▶ [GIVEN PASSAGE]
BEGIN
Recreational marijuana is legal in Michigan as of December 6, 2018, which means that clear communication and managing employee expectations is critical right now. Those employers who have attended our programming on this issue or contacted us in the ramp up to this change have taken three action steps:
- Decide whether to modify existing workplace drug polices to accommodate marijuana. When medical marijuana was legalized, most employers continued their policy to disqualify an employee from work for a confirmed positive marijuana test result, and most will continue to do so for legalized recreational marijuana. This decision is driven by the desire to best assure employee safety and the integrity of operations – especially because no test exists to determine whether an individual is under the influence of marijuana as there is with alcohol. The ballot initiative expressly recognizes the right of an employer to discipline an employee for “violation of a workplace drug policy” – a solid statement of intent. Also, marijuana remains illegal under federal law.
END
▶ [EXCERPTED RECORDS]
BEGIN
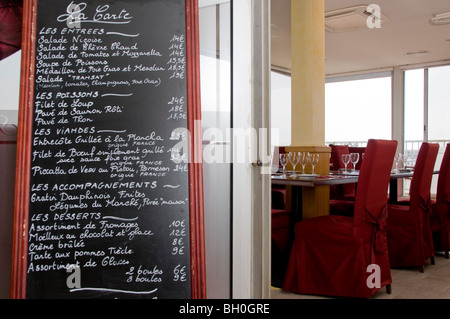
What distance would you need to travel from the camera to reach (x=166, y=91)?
159cm

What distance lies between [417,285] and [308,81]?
204cm

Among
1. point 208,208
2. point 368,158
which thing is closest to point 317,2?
point 368,158

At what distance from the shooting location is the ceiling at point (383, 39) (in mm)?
5117

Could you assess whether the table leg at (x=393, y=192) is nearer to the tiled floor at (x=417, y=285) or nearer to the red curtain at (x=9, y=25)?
the tiled floor at (x=417, y=285)

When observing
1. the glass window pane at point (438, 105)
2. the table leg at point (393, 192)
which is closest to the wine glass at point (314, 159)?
the table leg at point (393, 192)

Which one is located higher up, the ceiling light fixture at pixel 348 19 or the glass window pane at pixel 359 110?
the ceiling light fixture at pixel 348 19

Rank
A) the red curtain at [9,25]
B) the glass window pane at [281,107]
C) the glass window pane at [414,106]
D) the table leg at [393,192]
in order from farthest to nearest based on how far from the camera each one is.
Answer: the glass window pane at [281,107], the glass window pane at [414,106], the table leg at [393,192], the red curtain at [9,25]

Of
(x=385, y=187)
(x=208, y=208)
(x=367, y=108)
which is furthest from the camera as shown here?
(x=367, y=108)

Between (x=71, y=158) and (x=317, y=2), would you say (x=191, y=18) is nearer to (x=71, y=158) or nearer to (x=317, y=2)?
(x=71, y=158)

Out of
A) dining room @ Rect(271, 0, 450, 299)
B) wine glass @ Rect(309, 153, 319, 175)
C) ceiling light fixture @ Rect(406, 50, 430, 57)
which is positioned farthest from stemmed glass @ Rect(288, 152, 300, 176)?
ceiling light fixture @ Rect(406, 50, 430, 57)

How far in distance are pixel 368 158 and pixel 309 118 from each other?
1.42 metres

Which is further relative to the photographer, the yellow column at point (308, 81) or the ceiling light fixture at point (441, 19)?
the ceiling light fixture at point (441, 19)

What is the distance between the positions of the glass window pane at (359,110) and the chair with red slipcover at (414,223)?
Answer: 5.96 meters

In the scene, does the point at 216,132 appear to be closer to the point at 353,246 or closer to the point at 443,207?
the point at 353,246
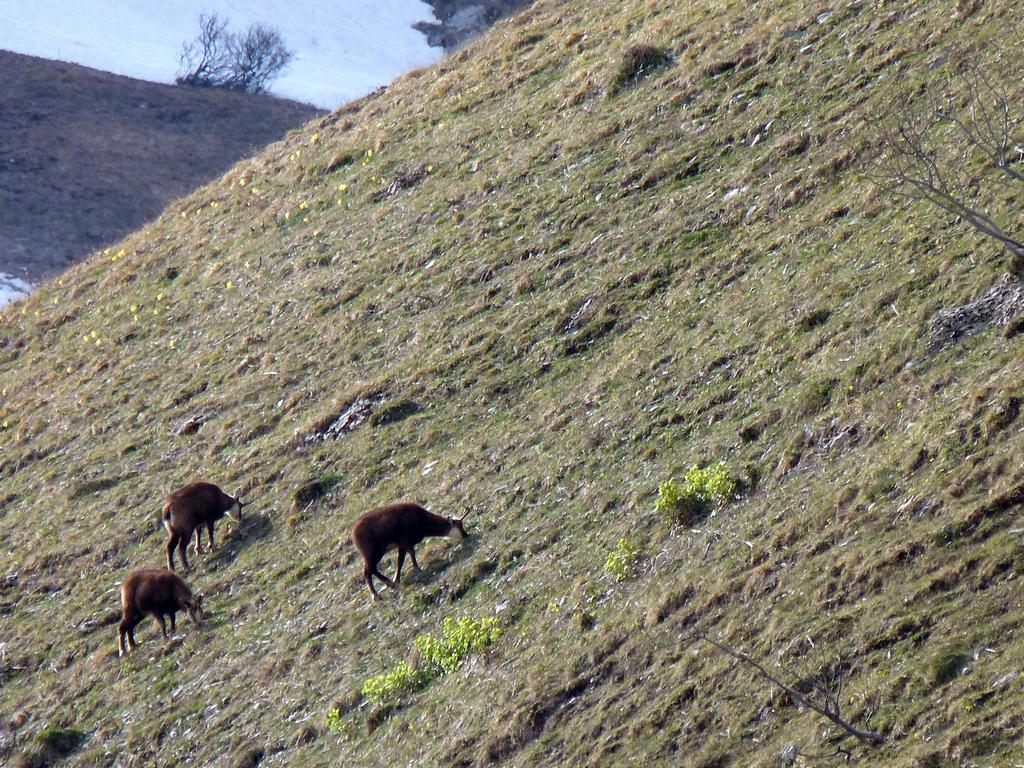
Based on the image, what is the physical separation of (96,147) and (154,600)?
38665 millimetres

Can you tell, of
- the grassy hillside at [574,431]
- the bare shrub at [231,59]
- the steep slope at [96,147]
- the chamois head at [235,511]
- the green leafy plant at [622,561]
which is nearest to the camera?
the grassy hillside at [574,431]

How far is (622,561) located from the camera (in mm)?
9289

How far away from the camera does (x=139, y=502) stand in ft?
50.0

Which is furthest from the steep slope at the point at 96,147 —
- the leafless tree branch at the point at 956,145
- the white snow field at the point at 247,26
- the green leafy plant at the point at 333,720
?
the green leafy plant at the point at 333,720

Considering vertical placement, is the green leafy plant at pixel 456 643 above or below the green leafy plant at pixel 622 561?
below

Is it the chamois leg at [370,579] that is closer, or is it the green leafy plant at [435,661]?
the green leafy plant at [435,661]

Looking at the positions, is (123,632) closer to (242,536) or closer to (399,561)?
(242,536)

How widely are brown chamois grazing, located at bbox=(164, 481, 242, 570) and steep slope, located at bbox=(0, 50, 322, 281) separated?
88.6ft

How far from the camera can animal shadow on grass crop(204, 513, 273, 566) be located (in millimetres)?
13266

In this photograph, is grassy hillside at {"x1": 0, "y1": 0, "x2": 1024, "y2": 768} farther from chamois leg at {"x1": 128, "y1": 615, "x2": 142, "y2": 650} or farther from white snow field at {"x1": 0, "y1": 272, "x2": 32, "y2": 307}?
white snow field at {"x1": 0, "y1": 272, "x2": 32, "y2": 307}

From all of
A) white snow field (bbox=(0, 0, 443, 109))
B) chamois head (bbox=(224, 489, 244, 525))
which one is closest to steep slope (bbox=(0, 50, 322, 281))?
white snow field (bbox=(0, 0, 443, 109))

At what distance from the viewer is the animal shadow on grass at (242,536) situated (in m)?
13.3

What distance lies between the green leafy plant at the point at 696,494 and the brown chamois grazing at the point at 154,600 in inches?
209

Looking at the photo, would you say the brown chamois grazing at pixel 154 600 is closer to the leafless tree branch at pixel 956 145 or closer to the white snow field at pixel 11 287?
the leafless tree branch at pixel 956 145
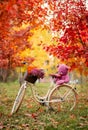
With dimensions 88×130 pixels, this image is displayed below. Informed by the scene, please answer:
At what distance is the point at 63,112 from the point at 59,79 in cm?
104

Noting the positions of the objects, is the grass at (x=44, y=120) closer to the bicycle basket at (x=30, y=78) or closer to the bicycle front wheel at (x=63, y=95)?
the bicycle front wheel at (x=63, y=95)

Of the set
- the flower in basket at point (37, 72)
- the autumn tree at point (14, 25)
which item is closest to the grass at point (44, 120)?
the flower in basket at point (37, 72)

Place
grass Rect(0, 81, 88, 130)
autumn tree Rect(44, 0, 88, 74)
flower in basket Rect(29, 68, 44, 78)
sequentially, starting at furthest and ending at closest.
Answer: autumn tree Rect(44, 0, 88, 74), flower in basket Rect(29, 68, 44, 78), grass Rect(0, 81, 88, 130)

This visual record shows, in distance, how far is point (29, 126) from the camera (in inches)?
347

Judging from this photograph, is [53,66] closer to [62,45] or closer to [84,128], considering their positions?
[62,45]

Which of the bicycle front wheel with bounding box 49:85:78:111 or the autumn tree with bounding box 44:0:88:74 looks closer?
the bicycle front wheel with bounding box 49:85:78:111

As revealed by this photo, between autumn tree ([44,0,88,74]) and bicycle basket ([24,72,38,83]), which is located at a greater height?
autumn tree ([44,0,88,74])

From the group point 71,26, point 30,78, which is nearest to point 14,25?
point 71,26

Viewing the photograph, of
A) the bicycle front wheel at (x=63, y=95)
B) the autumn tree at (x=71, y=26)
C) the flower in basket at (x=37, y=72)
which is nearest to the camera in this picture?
the flower in basket at (x=37, y=72)

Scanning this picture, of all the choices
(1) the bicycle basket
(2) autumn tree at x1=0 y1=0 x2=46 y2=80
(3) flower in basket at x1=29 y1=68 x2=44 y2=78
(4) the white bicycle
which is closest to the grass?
(4) the white bicycle

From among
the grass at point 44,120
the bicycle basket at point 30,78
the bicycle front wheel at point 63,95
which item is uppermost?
the bicycle basket at point 30,78

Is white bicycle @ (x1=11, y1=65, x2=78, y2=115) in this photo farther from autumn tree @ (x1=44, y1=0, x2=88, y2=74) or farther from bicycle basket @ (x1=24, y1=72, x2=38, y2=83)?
autumn tree @ (x1=44, y1=0, x2=88, y2=74)

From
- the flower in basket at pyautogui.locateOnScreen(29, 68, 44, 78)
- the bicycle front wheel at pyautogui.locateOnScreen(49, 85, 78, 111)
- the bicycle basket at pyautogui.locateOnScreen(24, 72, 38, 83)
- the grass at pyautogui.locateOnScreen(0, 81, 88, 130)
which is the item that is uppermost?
the flower in basket at pyautogui.locateOnScreen(29, 68, 44, 78)

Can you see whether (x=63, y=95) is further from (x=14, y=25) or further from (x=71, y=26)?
(x=14, y=25)
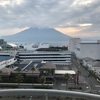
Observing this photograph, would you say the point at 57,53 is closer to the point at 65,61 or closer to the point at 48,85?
the point at 65,61

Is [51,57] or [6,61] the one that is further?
[51,57]

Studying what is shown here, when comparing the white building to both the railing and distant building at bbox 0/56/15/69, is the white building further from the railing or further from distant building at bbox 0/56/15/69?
the railing

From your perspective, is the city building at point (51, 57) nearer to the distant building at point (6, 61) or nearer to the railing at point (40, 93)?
the distant building at point (6, 61)

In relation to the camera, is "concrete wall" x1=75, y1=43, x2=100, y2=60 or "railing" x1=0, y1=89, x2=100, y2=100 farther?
"concrete wall" x1=75, y1=43, x2=100, y2=60

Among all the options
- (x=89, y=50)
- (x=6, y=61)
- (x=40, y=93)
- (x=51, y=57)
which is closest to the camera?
(x=40, y=93)

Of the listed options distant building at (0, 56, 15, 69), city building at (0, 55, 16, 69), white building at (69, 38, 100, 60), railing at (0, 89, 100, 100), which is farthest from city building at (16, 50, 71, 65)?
railing at (0, 89, 100, 100)

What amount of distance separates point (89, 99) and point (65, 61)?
30.6 meters

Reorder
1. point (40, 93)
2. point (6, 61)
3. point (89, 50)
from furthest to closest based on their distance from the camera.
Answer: point (89, 50) < point (6, 61) < point (40, 93)

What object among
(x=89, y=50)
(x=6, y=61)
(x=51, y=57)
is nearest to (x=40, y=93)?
(x=6, y=61)

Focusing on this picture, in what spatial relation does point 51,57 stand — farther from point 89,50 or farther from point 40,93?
point 40,93

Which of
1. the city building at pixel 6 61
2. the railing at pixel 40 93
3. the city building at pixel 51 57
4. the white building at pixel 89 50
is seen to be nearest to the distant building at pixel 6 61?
the city building at pixel 6 61

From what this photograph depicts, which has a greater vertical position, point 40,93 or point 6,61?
point 40,93

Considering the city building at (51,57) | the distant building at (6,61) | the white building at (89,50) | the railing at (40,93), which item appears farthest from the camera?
the white building at (89,50)

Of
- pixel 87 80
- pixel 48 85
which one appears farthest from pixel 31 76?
END
▶ [TASK REQUIREMENTS]
1. Answer these from the passage on Michigan marijuana legalization:
(a) On what date did recreational marijuana become legal in Michigan?
(b) What employer right does the ballot initiative expressly recognize?
(c) Under what law does marijuana remain illegal?
2. Extend the passage on Michigan marijuana legalization and workplace drug policies, picking up after its last sentence.

▶ [ANSWERS TO THE EXERCISE]
1.
(a) December 6, 2018.
(b) The right to discipline an employee for "violation of a workplace drug policy."
(c) Federal law.

2.
- Clarify your existing drug policy statement to expressly confirm that neither the recreational nor the medical use of marijuana on or off duty will be accommodated. Such a clarification should also state that a confirmed positive marijuana drug test will establish use or “under the influence” and disqualify an employee from work.
- Issue an employee communication. Employees are heading into the weekend with the understanding that the recreational use of marijuana is now legal. They need to have a clear understanding that recreational use of marijuana is not accommodated under workplace drug policies. It’s also a good time to remind employees to get help if they have a substance abuse problem, and provide referrals to employer supported resources.
Employers have a straightforward set of reasons to continue their current practices should they so choose, but need to engage the employee discussion.